Problem to solve:
Once the images are set aside, print the remaining lines below exactly.

Collected material:
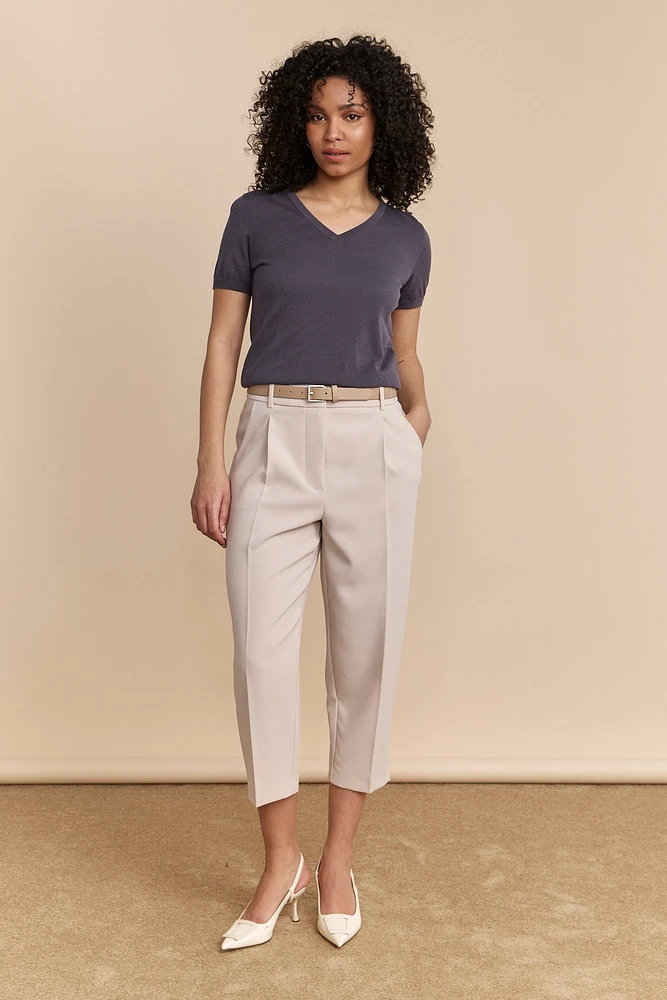 Cropped pants with pleats
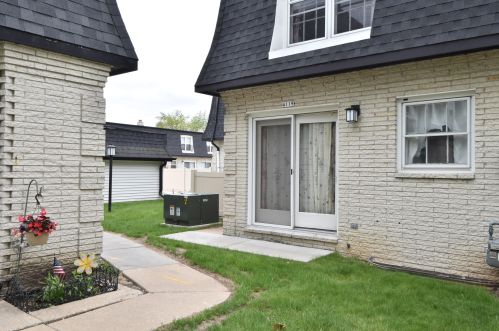 4119 Cherrywood Ln, Milwaukee WI 53209-1004 exterior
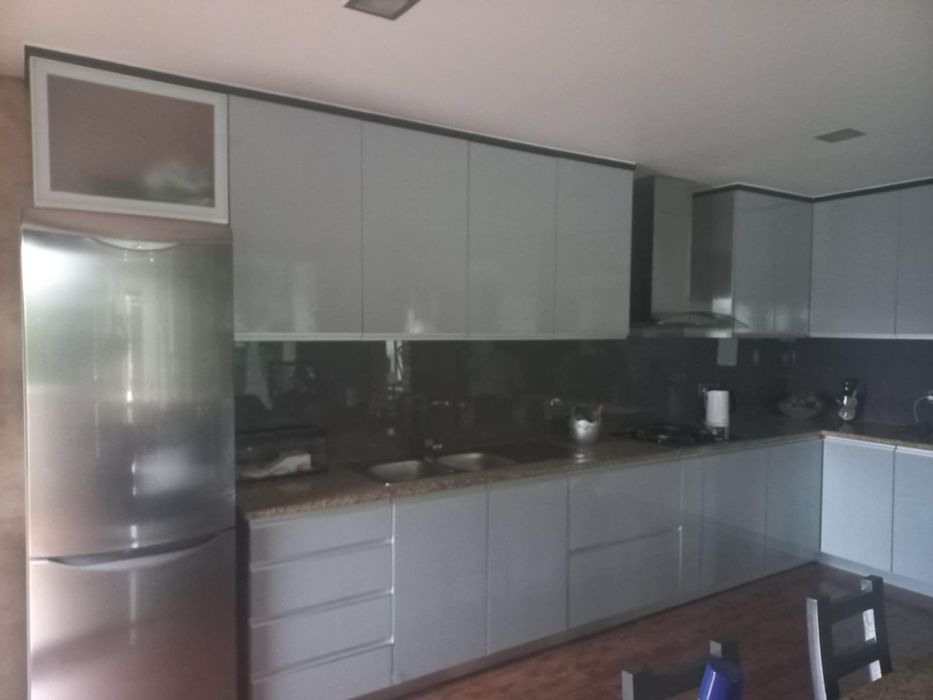 Cozinha termolaminada cor cinza claro equipada sem frigorífico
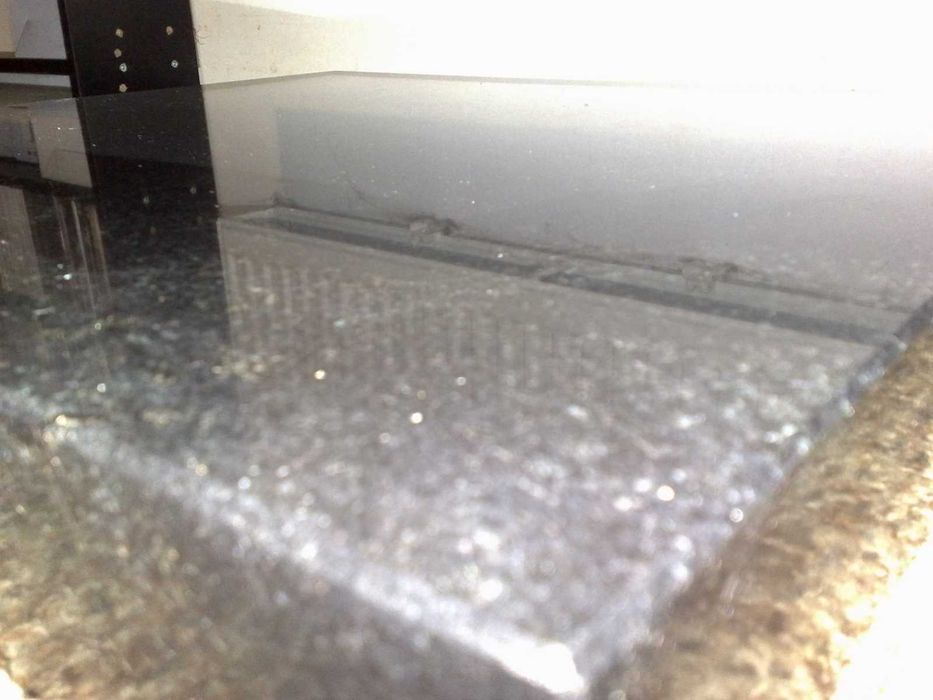 Stolik pod gramofon Rogoz Audio Fras Svart, granitowa podstawa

Answer section:
 Cropped pants with pleats
 4119 Cherrywood Ln, Milwaukee WI 53209-1004 exterior
 Cozinha termolaminada cor cinza claro equipada sem frigorífico
 Stolik pod gramofon Rogoz Audio Fras Svart, granitowa podstawa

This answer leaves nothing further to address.